Well into the third year of the Covid-19 pandemic, the scourge is playing hide and seek with a drop in cases in some parts of the world while spiking elsewhere. Asia crossed one million coronavirus-linked deaths last Friday, a Reuters tally showed, as a spike in Omicron variant infections spreads across the region after starting in nations such as Japan and South Korea. The death toll in Asia, home to more than half the world’s population, accounts for 16% of global deaths related to Covid-19, the tally showed.
It was also on last Friday that mainland China reported over 1,000 new Covid-19 infections in dozens of cities, the highest daily count in about two years, with the Omicron variant forcing a northeastern city to go under lockdown and the financial hub Shanghai to close schools. That is up from fewer than 100 cases just three weeks ago. Changchun, the capital of Jilin province and an important industrial base, has ordered residents to work from home. One person will be allowed out every two days to buy “daily necessities”, and said it would institute mass testing.
Mainland China’s most recent major lockdown came in December when the city of Xi’an kept its 13 million people home for two weeks due to an outbreak. The reported daily count of China’s local cases, the highest since the initial nationwide outbreak in early 2020, is much smaller than many others outside China. The country has also upped its game against Covid-19 by announcing it would for the first time allow the general public to use rapid antigen tests that do not need medical workers to take samples in order to ensure infections are identified at an early stage. Though Covid-19 was first detected in China in late 2019, the government has kept its case count extremely low by international standards with a combination of snap lockdowns, mass testing and largely closed borders.
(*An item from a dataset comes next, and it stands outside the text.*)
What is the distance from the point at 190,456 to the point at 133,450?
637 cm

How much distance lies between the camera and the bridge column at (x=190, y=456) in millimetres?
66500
Hong Kong, witnessing a surge of Covid-19 infections, is another location of concern. In total since early 2020, the global financial hub has recorded almost 650,000 Covid-19 infections and about 3,500 deaths — most of them in the past two weeks. Hong Kong registered the most deaths per million people globally in the week to March 9, according to data publication Our World in Data. Most have been unvaccinated senior citizens. “Over 90% of the deaths were those who had not been fully vaccinated. We need to catch up and vaccinate every Hong Kong citizen,” leader Carrie Lam said. Just over 53% of those over 80 are vaccinated, government data show.
It is matter of great relief that in Qatar, revised Covid-19 measures, including the easing of some restrictions, came into effect on Saturday. These include the lifting of restrictions with regard to mosques, transportation capacity as well as buffet and shisha services. Thanks to stringent measures, the daily cases dropped below hundred on Saturday, compared to a recent peak of 4,206 on January 12, 2022.